Wallace Thornhill and Dave Talbott’s would not be taken off guard because they stated the Come ISON is an electrical comet as she nears our Sun. In their article the “Electric Comet”:
“In the electric comet model, the electrified plasma environment of the Sun allows for two-way transactions that are inconceivable if interplanetary space is truly a neutral plasma medium, rather than a quasi-neutral medium.
In 2003, as comet NEAT raced through the extended solar atmosphere, a large coronal mass ejection (CME) exploded from the Sun and appeared to strike the comet, causing a “kink” to propagate down the comet’s tail. Of course, for solar physicists the timing of the mass ejection could have no connection to the approach of the comet.

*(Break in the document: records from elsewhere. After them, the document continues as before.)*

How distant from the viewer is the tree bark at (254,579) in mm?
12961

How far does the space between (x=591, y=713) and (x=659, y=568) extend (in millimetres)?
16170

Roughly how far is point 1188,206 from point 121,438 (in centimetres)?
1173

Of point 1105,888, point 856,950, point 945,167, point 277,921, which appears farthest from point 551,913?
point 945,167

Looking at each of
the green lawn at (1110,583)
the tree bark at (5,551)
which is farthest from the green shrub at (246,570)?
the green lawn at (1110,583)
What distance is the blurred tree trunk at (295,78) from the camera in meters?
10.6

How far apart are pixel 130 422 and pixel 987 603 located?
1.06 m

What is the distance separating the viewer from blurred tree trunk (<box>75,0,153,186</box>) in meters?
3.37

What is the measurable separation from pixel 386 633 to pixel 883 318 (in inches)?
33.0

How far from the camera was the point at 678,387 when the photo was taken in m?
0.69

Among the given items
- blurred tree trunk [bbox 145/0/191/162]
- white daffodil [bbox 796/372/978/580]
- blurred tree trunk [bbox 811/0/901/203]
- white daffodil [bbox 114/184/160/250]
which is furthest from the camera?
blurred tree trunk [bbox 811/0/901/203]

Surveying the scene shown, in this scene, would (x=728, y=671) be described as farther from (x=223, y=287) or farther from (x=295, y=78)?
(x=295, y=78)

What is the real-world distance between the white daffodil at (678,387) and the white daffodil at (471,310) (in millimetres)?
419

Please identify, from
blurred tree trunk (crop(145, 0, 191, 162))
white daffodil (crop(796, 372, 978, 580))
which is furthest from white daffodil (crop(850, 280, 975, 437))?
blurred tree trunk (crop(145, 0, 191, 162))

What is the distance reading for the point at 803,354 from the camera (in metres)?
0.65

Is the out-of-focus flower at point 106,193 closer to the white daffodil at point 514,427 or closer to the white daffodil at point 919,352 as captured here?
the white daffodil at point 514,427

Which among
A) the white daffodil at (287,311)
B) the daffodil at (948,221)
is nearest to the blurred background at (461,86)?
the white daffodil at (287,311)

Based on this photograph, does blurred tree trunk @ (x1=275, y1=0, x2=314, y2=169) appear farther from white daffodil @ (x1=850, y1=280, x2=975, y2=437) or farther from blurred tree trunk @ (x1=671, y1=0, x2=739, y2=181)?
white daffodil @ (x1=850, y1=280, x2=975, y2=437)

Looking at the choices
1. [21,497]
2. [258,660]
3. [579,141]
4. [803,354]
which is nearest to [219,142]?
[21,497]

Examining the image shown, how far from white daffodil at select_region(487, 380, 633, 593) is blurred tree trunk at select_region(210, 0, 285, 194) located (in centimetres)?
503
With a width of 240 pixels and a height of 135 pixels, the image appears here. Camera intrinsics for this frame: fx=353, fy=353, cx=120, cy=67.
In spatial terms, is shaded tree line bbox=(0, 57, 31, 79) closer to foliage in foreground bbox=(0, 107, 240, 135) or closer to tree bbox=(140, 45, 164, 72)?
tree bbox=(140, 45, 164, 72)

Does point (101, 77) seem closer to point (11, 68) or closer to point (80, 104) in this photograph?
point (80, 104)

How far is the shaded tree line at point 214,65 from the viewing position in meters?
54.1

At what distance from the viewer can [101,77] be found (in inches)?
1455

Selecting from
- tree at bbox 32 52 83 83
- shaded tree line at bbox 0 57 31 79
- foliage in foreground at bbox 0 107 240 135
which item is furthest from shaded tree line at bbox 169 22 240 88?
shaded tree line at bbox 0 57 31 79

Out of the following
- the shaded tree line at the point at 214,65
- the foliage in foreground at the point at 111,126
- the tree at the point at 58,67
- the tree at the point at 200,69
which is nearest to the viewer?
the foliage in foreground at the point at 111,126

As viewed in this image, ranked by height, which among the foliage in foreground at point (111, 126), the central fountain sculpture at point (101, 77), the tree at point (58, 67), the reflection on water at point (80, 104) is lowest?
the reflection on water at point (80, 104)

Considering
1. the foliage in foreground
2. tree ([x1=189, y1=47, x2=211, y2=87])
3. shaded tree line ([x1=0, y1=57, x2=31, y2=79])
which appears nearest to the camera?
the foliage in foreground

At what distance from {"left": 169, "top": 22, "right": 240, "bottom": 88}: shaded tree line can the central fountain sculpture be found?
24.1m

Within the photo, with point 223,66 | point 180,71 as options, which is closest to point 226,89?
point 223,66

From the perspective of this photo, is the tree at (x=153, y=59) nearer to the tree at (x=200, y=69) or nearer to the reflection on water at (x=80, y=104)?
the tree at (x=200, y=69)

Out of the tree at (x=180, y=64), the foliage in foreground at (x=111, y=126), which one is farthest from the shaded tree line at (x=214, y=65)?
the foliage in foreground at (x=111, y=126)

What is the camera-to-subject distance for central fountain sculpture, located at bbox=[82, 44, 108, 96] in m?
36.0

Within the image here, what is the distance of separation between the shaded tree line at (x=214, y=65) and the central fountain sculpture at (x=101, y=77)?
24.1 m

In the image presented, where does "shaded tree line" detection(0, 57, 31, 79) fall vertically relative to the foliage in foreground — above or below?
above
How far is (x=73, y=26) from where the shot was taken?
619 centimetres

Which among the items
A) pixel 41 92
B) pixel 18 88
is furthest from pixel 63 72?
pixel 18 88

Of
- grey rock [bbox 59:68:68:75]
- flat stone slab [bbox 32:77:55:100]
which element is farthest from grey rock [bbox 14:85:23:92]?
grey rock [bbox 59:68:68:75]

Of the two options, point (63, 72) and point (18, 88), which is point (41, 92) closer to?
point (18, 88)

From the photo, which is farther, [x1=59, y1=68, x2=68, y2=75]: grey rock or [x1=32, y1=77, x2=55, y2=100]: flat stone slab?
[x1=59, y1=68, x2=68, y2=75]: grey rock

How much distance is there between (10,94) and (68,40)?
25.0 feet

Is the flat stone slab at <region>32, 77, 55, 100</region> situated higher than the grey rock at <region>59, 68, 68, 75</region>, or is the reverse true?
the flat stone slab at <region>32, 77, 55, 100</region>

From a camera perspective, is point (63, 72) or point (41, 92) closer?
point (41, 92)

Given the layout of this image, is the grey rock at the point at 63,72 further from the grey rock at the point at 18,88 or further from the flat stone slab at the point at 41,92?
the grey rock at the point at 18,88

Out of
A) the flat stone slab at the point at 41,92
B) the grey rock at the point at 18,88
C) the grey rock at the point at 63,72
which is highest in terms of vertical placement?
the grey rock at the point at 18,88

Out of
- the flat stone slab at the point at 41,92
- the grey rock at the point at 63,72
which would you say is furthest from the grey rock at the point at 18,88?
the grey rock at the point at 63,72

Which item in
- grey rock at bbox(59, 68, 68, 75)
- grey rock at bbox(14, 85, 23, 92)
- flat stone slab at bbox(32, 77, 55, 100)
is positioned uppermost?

SOHO has, in fact, recorded several instances of comets plunging into the solar corona in “coincidental” association with CMEs. But the scientific mainstream allows for no electric force external to the Sun to have any influence on the Sun’s atmospheric behavior.
But how would an electric Sun respond to the approach of a relatively small but strongly charged object? In electrical terms, the influence of the comet could be far more significant than its trivial mass in relation to the Sun.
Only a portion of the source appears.